The PUREE pipeline consists of three parts: rank-percentile normalization, missing values imputation and linear regression model inference. During the first step, rank percentiles of the overlap of the genes in the input data and the 10 K genes are computed. The data is further reduced to the 158 PUREE input genes. During the second step, if there are any missing values in the 158 selected genes, they are imputed based on the medians of the values in TCGA train set. During the third step, the pre-trained linear regression model is applied to the resulting data in order to predict purity values. The predicted values that fall out of the [0,1] range are rounded to the nearest in-range value.

Cancer-type-specific models and test experiments

For experiments with cancer type-specific models, we constructed training/test sets comprising the 10 K features for each individual cancer type. We used 5-fold cross-validation to train lasso models on these cancer-type-specific training sets. For experiments where individual cancer types were excluded during model training, we constructed a pan-cancer training set (158 features) comprising all cancer types except the cancer type being withheld, followed by linear regression training as described for the main pan-cancer PUREE model.

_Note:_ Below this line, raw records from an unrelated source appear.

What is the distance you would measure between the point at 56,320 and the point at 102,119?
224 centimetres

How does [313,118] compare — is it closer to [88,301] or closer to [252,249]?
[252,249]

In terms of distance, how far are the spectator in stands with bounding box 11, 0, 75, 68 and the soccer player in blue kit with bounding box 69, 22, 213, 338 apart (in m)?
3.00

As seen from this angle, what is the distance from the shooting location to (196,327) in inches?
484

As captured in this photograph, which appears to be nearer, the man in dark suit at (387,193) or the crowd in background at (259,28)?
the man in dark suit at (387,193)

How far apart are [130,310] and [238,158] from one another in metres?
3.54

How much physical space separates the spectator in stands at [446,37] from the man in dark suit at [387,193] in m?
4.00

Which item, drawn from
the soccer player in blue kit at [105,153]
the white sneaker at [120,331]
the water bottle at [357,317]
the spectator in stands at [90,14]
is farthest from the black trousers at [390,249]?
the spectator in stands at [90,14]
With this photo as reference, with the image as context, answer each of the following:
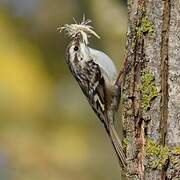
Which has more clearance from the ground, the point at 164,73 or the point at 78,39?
the point at 78,39

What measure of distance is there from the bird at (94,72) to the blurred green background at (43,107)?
1582 mm

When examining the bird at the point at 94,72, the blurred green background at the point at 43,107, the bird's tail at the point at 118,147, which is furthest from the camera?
the blurred green background at the point at 43,107

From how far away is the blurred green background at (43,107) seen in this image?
17.5 ft

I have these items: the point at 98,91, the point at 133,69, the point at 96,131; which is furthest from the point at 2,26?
the point at 133,69

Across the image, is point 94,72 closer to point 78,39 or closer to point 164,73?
point 78,39

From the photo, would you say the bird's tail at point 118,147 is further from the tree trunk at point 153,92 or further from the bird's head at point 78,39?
the bird's head at point 78,39

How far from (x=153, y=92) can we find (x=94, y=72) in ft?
3.45

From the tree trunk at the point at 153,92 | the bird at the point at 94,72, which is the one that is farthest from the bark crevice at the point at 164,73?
the bird at the point at 94,72

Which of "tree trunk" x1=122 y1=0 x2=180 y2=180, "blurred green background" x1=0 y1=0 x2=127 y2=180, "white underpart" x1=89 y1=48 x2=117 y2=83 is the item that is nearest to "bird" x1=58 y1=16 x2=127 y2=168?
"white underpart" x1=89 y1=48 x2=117 y2=83

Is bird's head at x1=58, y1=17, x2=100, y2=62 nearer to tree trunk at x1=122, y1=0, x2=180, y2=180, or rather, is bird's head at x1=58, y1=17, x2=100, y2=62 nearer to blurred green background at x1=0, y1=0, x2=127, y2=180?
tree trunk at x1=122, y1=0, x2=180, y2=180

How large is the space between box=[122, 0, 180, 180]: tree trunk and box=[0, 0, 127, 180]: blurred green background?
8.39ft

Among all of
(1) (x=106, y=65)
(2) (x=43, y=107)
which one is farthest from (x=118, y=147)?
(2) (x=43, y=107)

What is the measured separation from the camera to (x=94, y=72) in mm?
3461

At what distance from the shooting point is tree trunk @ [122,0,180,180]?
239cm
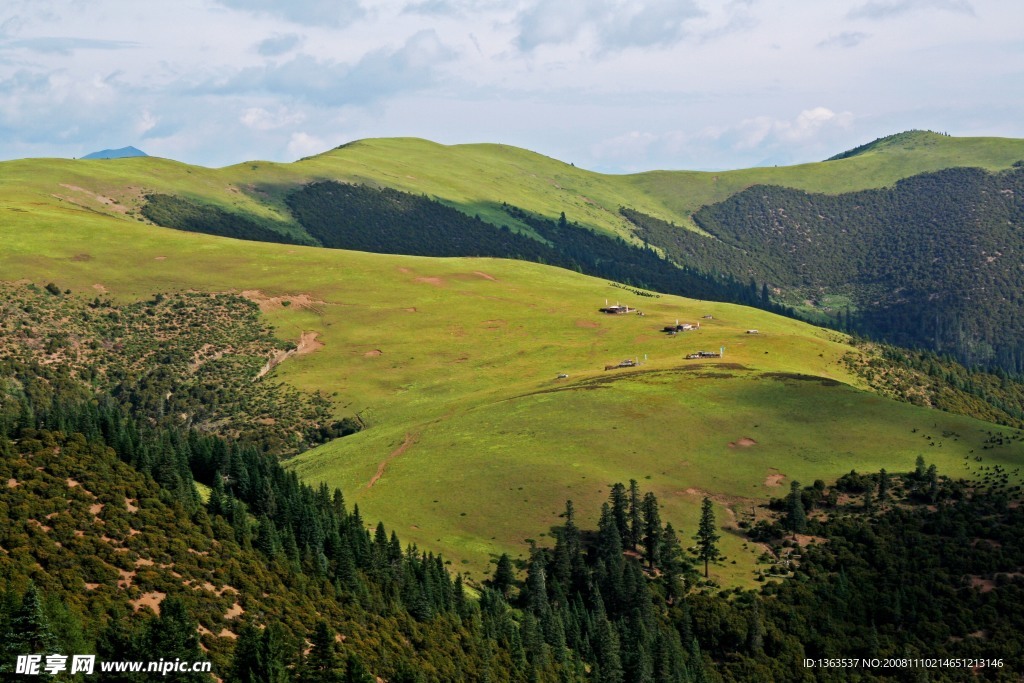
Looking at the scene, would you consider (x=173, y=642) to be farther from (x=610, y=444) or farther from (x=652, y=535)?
(x=610, y=444)

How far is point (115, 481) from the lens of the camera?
89.2 m

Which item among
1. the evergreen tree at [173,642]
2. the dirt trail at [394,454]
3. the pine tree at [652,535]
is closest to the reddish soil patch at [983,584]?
the pine tree at [652,535]

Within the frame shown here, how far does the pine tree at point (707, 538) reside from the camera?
398 feet

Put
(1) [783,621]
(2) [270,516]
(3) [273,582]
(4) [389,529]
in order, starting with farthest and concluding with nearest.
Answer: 1. (4) [389,529]
2. (1) [783,621]
3. (2) [270,516]
4. (3) [273,582]

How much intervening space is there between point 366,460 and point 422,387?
41479 millimetres

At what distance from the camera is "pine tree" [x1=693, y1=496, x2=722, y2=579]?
121 meters

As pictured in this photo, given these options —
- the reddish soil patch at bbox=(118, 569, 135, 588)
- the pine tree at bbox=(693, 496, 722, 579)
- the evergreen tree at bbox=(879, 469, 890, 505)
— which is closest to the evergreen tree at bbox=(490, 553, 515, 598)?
the pine tree at bbox=(693, 496, 722, 579)

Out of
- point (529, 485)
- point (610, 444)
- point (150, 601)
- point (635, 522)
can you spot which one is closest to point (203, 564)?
point (150, 601)

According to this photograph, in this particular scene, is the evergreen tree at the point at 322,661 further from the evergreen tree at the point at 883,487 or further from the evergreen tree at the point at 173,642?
the evergreen tree at the point at 883,487

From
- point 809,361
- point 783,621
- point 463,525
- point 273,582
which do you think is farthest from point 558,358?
point 273,582

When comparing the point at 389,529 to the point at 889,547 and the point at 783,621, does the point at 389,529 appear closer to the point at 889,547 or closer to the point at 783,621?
the point at 783,621

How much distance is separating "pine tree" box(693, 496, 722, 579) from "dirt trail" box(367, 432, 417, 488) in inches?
1574

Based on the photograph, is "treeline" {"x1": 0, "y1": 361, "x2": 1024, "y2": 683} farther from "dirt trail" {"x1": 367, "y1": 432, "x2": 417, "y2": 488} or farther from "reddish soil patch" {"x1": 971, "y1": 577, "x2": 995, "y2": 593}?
"dirt trail" {"x1": 367, "y1": 432, "x2": 417, "y2": 488}

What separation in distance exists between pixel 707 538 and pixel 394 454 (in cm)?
4601
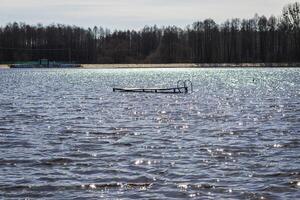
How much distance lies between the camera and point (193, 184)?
58.2ft

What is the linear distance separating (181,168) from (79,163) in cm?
361

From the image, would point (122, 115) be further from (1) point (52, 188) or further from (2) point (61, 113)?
(1) point (52, 188)

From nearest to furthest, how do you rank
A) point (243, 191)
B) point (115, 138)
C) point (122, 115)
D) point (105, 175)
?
point (243, 191) < point (105, 175) < point (115, 138) < point (122, 115)

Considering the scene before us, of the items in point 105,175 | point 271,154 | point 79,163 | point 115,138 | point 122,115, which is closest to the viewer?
point 105,175

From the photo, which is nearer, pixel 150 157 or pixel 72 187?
pixel 72 187

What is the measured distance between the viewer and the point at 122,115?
40.9 metres

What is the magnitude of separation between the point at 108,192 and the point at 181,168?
155 inches

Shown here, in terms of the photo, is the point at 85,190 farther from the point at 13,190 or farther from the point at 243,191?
the point at 243,191

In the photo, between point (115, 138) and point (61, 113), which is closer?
point (115, 138)

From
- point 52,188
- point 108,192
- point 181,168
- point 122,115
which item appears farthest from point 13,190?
point 122,115

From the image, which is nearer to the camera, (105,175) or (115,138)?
(105,175)

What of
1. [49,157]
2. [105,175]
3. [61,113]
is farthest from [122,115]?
[105,175]

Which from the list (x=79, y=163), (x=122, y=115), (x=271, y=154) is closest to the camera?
(x=79, y=163)

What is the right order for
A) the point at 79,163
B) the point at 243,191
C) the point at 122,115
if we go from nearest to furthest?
the point at 243,191
the point at 79,163
the point at 122,115
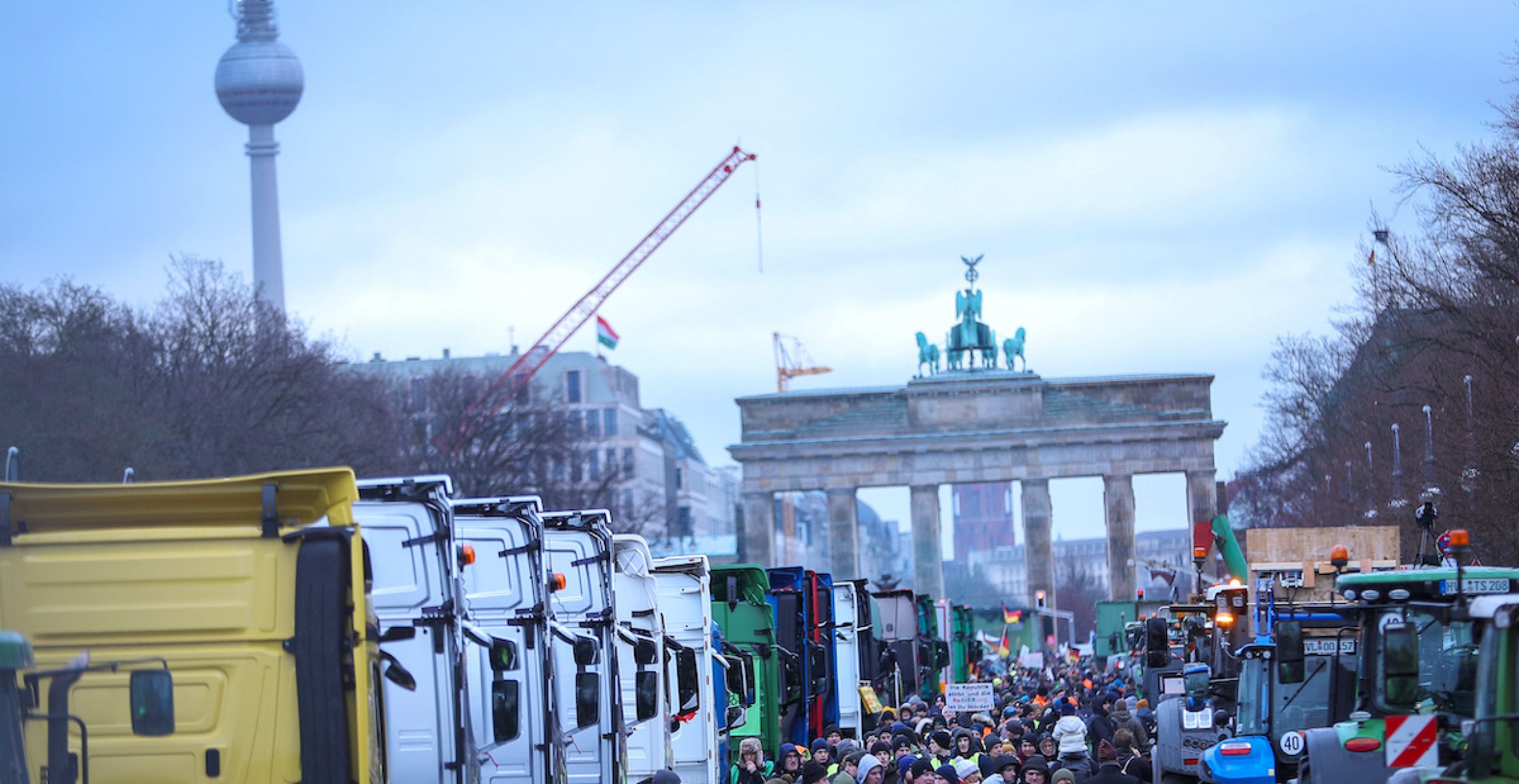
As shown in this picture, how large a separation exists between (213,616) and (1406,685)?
5.72 meters

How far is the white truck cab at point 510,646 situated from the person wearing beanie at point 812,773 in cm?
373

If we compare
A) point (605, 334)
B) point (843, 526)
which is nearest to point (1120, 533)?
point (843, 526)

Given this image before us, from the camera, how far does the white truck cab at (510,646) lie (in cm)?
1391

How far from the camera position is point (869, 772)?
17266 millimetres

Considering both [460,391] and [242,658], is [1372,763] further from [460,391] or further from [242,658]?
[460,391]

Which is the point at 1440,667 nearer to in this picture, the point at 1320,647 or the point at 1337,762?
the point at 1337,762

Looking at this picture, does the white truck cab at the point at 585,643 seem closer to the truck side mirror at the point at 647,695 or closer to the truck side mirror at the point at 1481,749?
the truck side mirror at the point at 647,695

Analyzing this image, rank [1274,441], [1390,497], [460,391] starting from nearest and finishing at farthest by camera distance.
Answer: [1390,497] < [460,391] < [1274,441]

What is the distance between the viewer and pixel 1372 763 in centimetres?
A: 1324

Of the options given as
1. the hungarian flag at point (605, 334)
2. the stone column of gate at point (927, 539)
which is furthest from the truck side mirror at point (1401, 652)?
the hungarian flag at point (605, 334)

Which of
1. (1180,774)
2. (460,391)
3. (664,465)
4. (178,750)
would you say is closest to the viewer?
(178,750)

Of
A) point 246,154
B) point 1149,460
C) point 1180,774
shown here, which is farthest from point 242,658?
point 246,154

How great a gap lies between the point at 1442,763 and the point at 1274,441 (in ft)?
297

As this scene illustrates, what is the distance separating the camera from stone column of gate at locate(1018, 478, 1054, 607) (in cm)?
9450
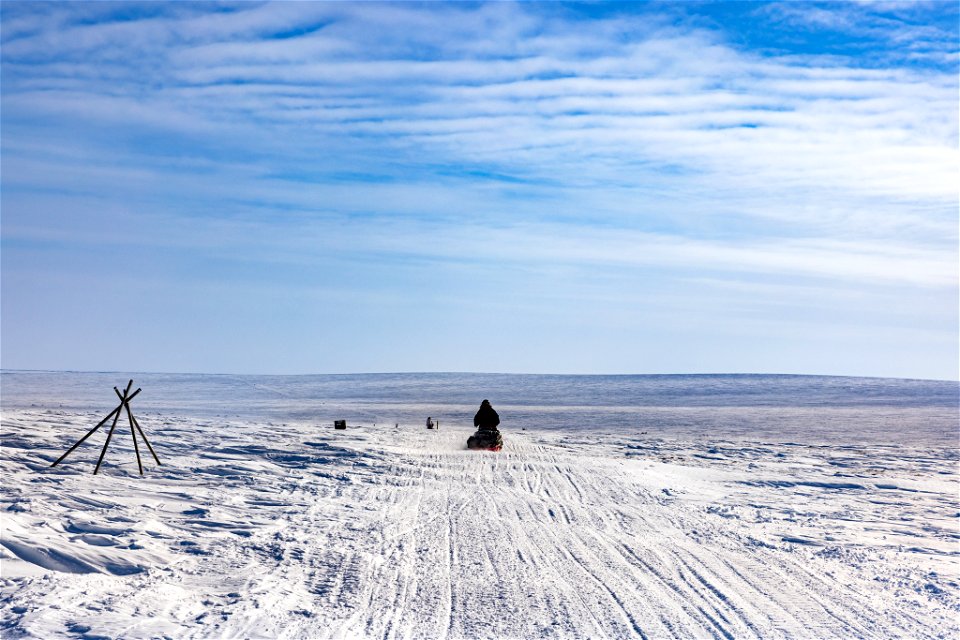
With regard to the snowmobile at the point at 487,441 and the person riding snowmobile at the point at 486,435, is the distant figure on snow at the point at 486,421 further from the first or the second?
the snowmobile at the point at 487,441

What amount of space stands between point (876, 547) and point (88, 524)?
35.8ft

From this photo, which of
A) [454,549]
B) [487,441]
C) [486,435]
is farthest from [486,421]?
[454,549]

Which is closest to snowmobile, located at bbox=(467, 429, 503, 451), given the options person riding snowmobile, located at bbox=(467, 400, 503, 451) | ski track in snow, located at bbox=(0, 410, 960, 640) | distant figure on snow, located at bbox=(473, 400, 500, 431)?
person riding snowmobile, located at bbox=(467, 400, 503, 451)

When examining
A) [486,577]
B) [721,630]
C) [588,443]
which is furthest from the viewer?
[588,443]

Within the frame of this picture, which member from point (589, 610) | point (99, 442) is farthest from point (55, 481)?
point (589, 610)

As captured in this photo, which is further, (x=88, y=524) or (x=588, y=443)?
(x=588, y=443)

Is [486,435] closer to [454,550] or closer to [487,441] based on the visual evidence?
[487,441]

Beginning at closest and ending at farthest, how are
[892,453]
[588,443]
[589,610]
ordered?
[589,610] → [892,453] → [588,443]

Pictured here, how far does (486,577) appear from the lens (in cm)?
952

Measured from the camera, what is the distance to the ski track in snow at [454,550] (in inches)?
314

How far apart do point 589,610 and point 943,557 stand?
6083mm

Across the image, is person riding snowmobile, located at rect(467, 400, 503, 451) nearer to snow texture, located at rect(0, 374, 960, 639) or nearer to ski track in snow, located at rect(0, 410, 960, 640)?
snow texture, located at rect(0, 374, 960, 639)

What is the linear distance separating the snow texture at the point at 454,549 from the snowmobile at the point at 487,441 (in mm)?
4843

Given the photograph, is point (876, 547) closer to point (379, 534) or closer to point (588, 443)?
point (379, 534)
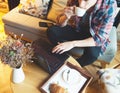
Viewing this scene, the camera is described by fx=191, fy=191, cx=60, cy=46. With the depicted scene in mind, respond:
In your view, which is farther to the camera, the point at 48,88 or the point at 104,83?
the point at 104,83

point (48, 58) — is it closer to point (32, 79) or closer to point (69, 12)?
point (32, 79)

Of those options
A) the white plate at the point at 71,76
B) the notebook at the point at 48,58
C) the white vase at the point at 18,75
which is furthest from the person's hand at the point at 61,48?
the white vase at the point at 18,75

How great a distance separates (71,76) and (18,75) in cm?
33

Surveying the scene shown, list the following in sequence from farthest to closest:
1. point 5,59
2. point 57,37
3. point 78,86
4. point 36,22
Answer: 1. point 36,22
2. point 57,37
3. point 78,86
4. point 5,59

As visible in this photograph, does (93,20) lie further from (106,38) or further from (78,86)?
(78,86)

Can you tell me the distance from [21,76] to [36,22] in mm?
882

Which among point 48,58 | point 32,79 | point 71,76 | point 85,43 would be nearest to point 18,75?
point 32,79

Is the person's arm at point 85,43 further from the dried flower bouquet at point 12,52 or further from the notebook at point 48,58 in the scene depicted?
the dried flower bouquet at point 12,52

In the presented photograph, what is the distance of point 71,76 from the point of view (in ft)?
4.03

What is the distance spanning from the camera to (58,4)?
1990 millimetres

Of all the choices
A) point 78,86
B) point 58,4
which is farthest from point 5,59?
point 58,4

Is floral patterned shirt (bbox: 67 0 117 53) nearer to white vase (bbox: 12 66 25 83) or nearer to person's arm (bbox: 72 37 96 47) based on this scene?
person's arm (bbox: 72 37 96 47)

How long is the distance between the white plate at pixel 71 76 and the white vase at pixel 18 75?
0.27m

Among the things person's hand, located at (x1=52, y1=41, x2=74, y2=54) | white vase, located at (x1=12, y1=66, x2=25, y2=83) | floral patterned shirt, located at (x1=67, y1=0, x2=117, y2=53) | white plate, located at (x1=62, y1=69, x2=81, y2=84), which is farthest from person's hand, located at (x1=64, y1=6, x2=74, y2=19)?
white vase, located at (x1=12, y1=66, x2=25, y2=83)
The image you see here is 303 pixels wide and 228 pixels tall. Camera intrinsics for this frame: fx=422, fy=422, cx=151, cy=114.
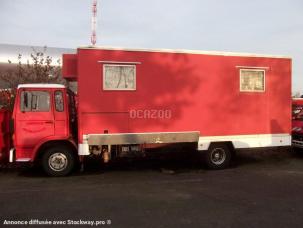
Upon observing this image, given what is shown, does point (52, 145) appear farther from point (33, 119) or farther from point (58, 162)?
point (33, 119)

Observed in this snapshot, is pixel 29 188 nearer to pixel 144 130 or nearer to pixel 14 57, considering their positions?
pixel 144 130

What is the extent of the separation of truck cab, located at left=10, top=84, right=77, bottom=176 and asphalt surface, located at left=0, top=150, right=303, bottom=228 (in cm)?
51

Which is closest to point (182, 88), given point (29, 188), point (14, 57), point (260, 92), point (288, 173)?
point (260, 92)

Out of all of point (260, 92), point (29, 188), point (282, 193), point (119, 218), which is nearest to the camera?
point (119, 218)

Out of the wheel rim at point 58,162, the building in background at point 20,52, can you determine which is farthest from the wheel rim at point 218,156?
the building in background at point 20,52

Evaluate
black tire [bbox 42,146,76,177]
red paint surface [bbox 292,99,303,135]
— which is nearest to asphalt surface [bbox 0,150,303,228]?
black tire [bbox 42,146,76,177]

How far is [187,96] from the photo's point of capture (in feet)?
37.7

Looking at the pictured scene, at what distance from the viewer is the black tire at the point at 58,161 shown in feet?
35.2

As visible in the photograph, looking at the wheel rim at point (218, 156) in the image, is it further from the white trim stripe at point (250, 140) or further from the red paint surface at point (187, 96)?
the red paint surface at point (187, 96)

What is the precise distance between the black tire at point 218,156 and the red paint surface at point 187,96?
43 cm

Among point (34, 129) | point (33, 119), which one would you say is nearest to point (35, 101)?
point (33, 119)

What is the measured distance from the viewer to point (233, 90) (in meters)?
11.9

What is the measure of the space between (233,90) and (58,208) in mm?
6372

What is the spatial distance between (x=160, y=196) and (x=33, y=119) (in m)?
4.17
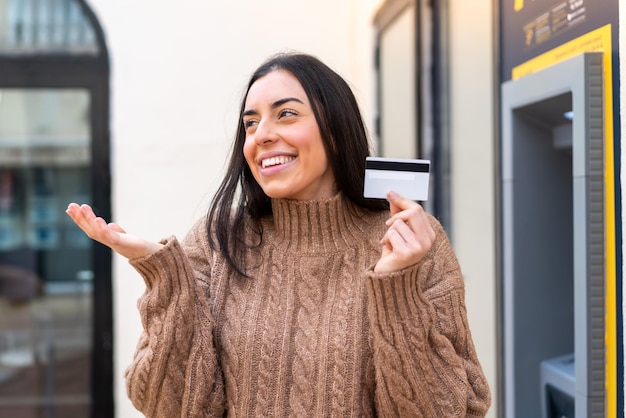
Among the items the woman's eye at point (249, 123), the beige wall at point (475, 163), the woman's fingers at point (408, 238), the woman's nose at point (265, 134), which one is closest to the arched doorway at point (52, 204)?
the beige wall at point (475, 163)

Gene set enrichment analysis

Gene set enrichment analysis was evaluated using the GSEApy Python package (https://github.com/zqfang/GSEApy), which is based on Enrichr⁴⁵ and Gene Set Enrichment Analysis (GSEA)⁴⁶. The names of 158 selected genes were converted into HGNC nomenclature and used as an input to the enrichr function. Background genes were set to be 9554 significantly expressed autosomal genes in TCGA. The hallmark gene set used in the enrichment analysis was downloaded from the MSigDB collection (http://www.gsea-msigdb.org/gsea/msigdb/collections.jsp, set H). For each gene, Pearson correlation was computed between its expression and DNA-based tumor purity in each of the 20 cancer types in the TCGA train set, and a mean of it was taken. Top 10 enriched pathways by Benjamini-Hochberg adjusted p-value were computed for 4 gene sets: full feature set of 158 genes, top 30% genes by their mean expression-purity correlation per cancer type, bottom 30% genes by their mean expression-purity correlation per cancer type, and, finally, the genes in the 30-70% range by their mean expression-purity correlation per cancer type.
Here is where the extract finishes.